In this way, the drain voltage of the first MOS transistor 1 is kept equal to the first voltage E1. Typically, an intermediate voltage of about 1 to 2 V is applied to the gate of the first MOS transistor 1. By setting the first voltage E1 in such a way that the drain-to-source voltage of the first MOS transistor 1 is sufficiently low, it is possible to prevent the first MOS transistor 1 from causing the hot carrier problem even when the voltage at the first terminal rises.

If this circuit configuration according to the present invention is not adopted, i.e., if the drain of the first MOS transistor 1 is connected directly to the first terminal 4 as shown in FIG. 8, when the voltage at the first terminal 4 is high, the drain-to-source voltage of the first MOS transistor 1 is high, and the gate-to-source voltage is intermediate. This causes the hot carrier problem, leading to degraded characteristics and lower reliability. By contrast, by adopting the circuit configuration according to the present invention, it is possible to avoid such lowering of reliability.

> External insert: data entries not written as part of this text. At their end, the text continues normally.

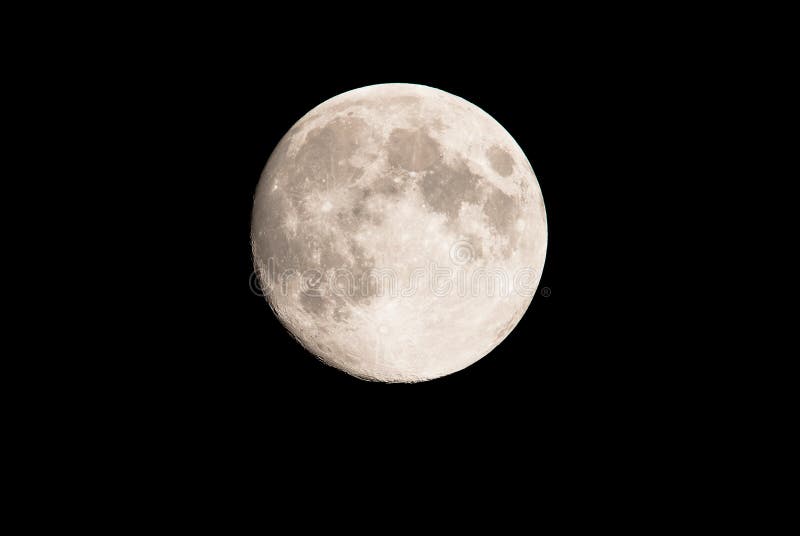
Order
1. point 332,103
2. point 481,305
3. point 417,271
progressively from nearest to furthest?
1. point 417,271
2. point 481,305
3. point 332,103

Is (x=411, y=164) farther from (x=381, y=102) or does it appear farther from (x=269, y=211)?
(x=269, y=211)

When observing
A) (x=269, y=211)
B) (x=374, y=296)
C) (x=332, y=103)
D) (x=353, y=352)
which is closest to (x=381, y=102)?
(x=332, y=103)

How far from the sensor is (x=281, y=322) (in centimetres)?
473

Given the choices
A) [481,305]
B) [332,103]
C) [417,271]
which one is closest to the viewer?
[417,271]

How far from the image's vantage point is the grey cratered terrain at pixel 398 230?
3877mm

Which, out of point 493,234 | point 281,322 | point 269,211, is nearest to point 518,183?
point 493,234

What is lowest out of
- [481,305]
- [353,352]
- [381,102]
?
[353,352]

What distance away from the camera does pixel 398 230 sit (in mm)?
3838

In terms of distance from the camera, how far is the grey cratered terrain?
388 cm

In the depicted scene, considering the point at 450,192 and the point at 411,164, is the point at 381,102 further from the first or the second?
the point at 450,192

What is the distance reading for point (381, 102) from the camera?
14.0 ft

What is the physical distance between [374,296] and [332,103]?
162 cm

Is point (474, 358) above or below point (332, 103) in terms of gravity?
below

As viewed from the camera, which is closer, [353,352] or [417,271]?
[417,271]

In the present invention, it is essential that the second MOS transistor 5 be a P-channel MOS transistor. The reason is that, as described above, the variations in device characteristics and the substrate current ascribable to hot carriers are about two orders of magnitude smaller in P-channel MOS transistors than in N-channel MOS transistors and therefore, with a P-channel MOS transistor here, even when the voltage at the first terminal 4 rises and thus the drain-to-source voltage of the second MOS transistor 5 rises, the effect of hot carriers is so slight as to be negligible. If the second MOS transistor 5 is an N-channel MOS transistor, even when the hot carrier problem is avoided in the first MOS transistor 1, the second MOS transistor 5 causes it.

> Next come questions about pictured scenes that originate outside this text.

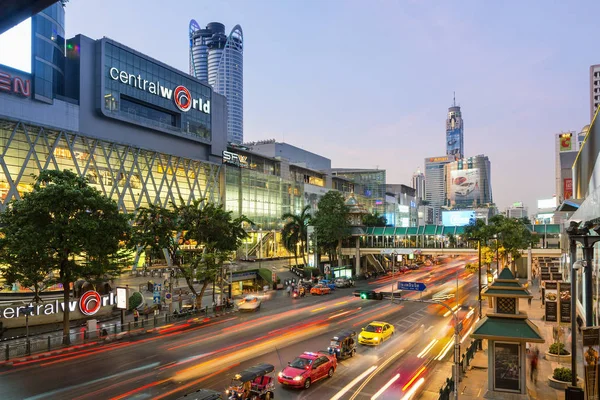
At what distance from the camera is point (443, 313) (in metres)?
47.3

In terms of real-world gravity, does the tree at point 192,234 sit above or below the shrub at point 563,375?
above

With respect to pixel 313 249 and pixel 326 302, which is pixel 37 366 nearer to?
pixel 326 302

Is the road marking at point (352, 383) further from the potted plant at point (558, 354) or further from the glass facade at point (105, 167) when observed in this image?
the glass facade at point (105, 167)

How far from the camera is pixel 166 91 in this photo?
81875 millimetres

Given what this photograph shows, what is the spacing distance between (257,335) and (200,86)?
67586 mm

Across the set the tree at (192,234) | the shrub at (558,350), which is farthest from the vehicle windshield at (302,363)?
the tree at (192,234)

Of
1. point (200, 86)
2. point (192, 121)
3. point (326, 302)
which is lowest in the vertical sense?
point (326, 302)

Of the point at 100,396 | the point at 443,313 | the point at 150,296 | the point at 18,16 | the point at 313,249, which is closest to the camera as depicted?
the point at 18,16

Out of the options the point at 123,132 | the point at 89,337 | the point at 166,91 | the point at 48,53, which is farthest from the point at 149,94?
the point at 89,337

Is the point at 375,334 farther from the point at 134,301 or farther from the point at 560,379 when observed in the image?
the point at 134,301

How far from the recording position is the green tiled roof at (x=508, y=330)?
20.6 metres

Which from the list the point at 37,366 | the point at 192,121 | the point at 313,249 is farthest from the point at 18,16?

BRIEF DESCRIPTION OF THE DRAWINGS

This and other objects and features of the present invention will become clear from the following description, taken in conjunction with the preferred embodiments with reference to the accompanying drawings in which:

FIG. 1 is a diagram showing the basic circuit configuration, and simultaneously a first embodiment, of the invention;

FIG. 2 is a diagram showing a second embodiment of the invention;

FIG. 3 is a diagram showing a third embodiment of the invention;

FIG. 4 is a diagram showing a fourth embodiment of the invention;

FIG. 5 is a diagram showing a fifth embodiment of the invention;

FIG. 6 is a diagram showing a sixth embodiment of the invention;

FIG. 7 is a diagram showing a seventh embodiment of the invention; and

FIG. 8 is a diagram showing an example of a conventional circuit configuration.

DESCRIPTION OF THE PREFERRED EMBODIMENTS

FIG. 1 has already been described. Hereinafter, embodiments of the present invention shown in FIGS. 2 to 7 will be described. FIG. 2 shows an embodiment in which the transistor circuit 2 is expanded into a so-called current mirror circuit that has a current input end 11 and a current output end 12 and that operates in such a way as to keep at a constant value the ratio of the current flowing at the current input end 11 to the current flowing at the current output end 12.

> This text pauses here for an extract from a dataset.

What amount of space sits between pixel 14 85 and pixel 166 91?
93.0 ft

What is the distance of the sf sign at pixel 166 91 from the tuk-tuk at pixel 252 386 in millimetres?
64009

The current mirror circuit shown in the figure is merely a typical example, and, in practice, current mirror circuits of various circuit configurations are widely used. Needless to say, the present invention applies to current mirror circuits of any circuit configuration. In FIG. 2, the current mirror circuit is formed by two N-channel MOS transistors 1 a and 1 b, which are generally so designed that their effective channel lengths are equal and that the ratio of the effective channel width of one to that of the other is equal to the desired current ratio. In this current mirror circuit, the voltage at the current input end 11 is equal to the gate-to-source voltage of the MOS transistor 1 a, typically about 1 to 2 V.

On the other hand, the voltage at the current output end 12 varies from case to case. For example, a voltage of about 5 V may be applied to the current output end 12. In that case, in the MOS transistor 1 b, if fabricated by a semiconductor fabrication process for an effective channel length of 1 μm or less, typically a voltage of about 1 to 2 V is applied between the gate and the source, and a voltage of about 5 V is applied between the drain and the source. This produces hot carriers. The resulting substrate current that flows from the drain of the MOS transistor 1 b to the substrate increases the drain current of the MOS transistor 1 b, making the current ratio of the current mirror circuit higher than designed.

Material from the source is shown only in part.